## Reading passage
◆ ◆ ◆

Does go garbage collect parts of slices? - arrays

If I implement a queue like this...
package main
import(
"fmt"
)
func PopFront(q *[]string) string {
r := (*q)[0]
*q = (*q)[1:len(*q)]
return r
}
func PushBack(q *[]string, a string) {
*q = append(*q, a)
}
func main() {
q := make([]string, 0)
PushBack(&q, "A")
fmt.Println(q)
PushBack(&q, "B")
fmt.Println(q)
PushBack(&q, "C")
fmt.Println(q)
PopFront(&q)
fmt.Println(q)
PopFront(&q)
fmt.Println(q)
}
... I end up with an array ["A", "B", "C"] that has no slices pointing to the first two elements. Since the "start" pointer of a slice can never be decremented (AFAIK), those elements can never be accessed.
Is Go's garbage collector smart enough to free them?

Slices are just descriptors (small struct-like data structures) which if not referenced will be garbage collected properly.
The underlying array for a slice (to which the descriptor points to) on the other hand is shared between all slices that are created by reslicing it: quoting from the Go Language Specification: Slice Types:
A slice, once initialized, is always associated with an underlying array that holds its elements. A slice therefore shares storage with its array and with other slices of the same array; by contrast, distinct arrays always represent distinct storage.
Therefore if at least one slice exists, or a variable holding the array (if a slice was created by slicing the array), it will not be garbage collected.
Official Statement about this:
The blog post Go Slices: usage and internals By Andrew Gerrand clearly states this behaviour:
As mentioned earlier, re-slicing a slice doesn't make a copy of the underlying array. The full array will be kept in memory until it is no longer referenced. Occasionally this can cause the program to hold all the data in memory when only a small piece of it is needed.
...
Since the slice references the original array, as long as the slice is kept around the garbage collector can't release the array.
Back to your example
While the underlying array will not be freed, note that if you add new elements to the queue, the built-in append function occasionally might allocate a new array and copy the current elements to the new – but copying will only copy the elements of the slice and not the whole underlying array! When such a reallocation and copying occurs, the "old" array may be garbage collected if no other reference exists to it.
Also another very important thing is that if an element is popped from the front, the slice will be resliced and not contain a reference to the popped element, but since the underlying array still contains that value, the value will also remain in memory (not just the array). It is recommended that whenever an element is popped or removed from your queue (slice/array), always zero it (its respective element in the slice) so the value will not remain in memory needlessly. This becomes even more critical if your slice contains pointers to big data structures.
func PopFront(q *[]string) string {
r := (*q)[0]
(*q)[0] = "" // Always zero the removed element!
*q = (*q)[1:len(*q)]
return r
}
This is mentioned Slice Tricks wiki page:
Delete without preserving order
a[i] = a[len(a)-1]
a = a[:len(a)-1]
NOTE If the type of the element is a pointer or a struct with pointer fields, which need to be garbage collected, the above implementations of Cut and Delete have a potential memory leak problem: some elements with values are still referenced by slice a and thus can not be collected.

◆ ◆ ◆

## Provided material

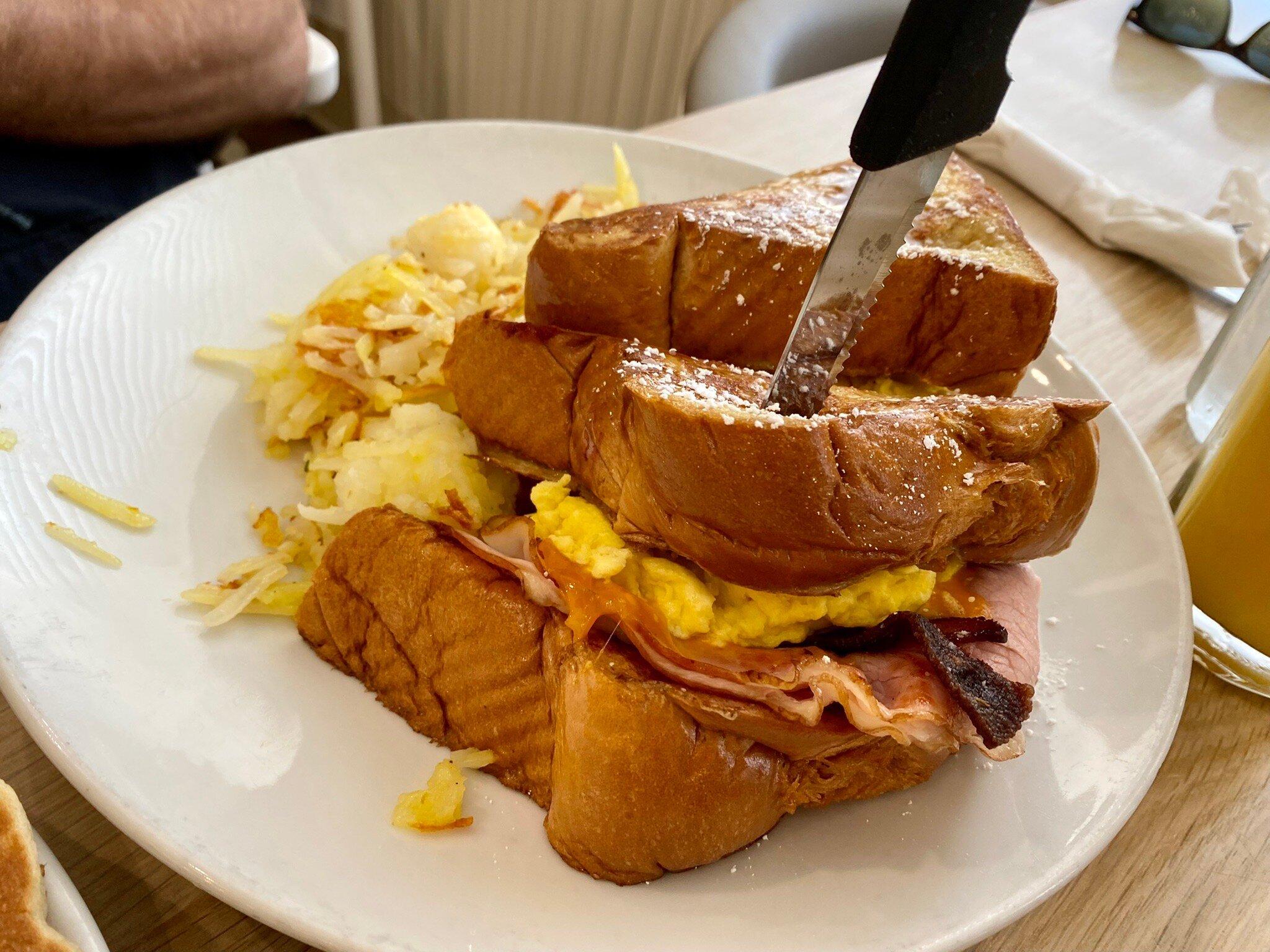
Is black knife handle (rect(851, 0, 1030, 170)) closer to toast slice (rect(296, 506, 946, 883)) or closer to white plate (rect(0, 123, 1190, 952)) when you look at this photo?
toast slice (rect(296, 506, 946, 883))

◆ ◆ ◆

## Required work
In the thread about Go slices and garbage collection, what is recommended whenever an element is popped or removed from the queue?

## Solution to this problem
Always zero that element in the slice, so the value doesn't stay in memory needlessly.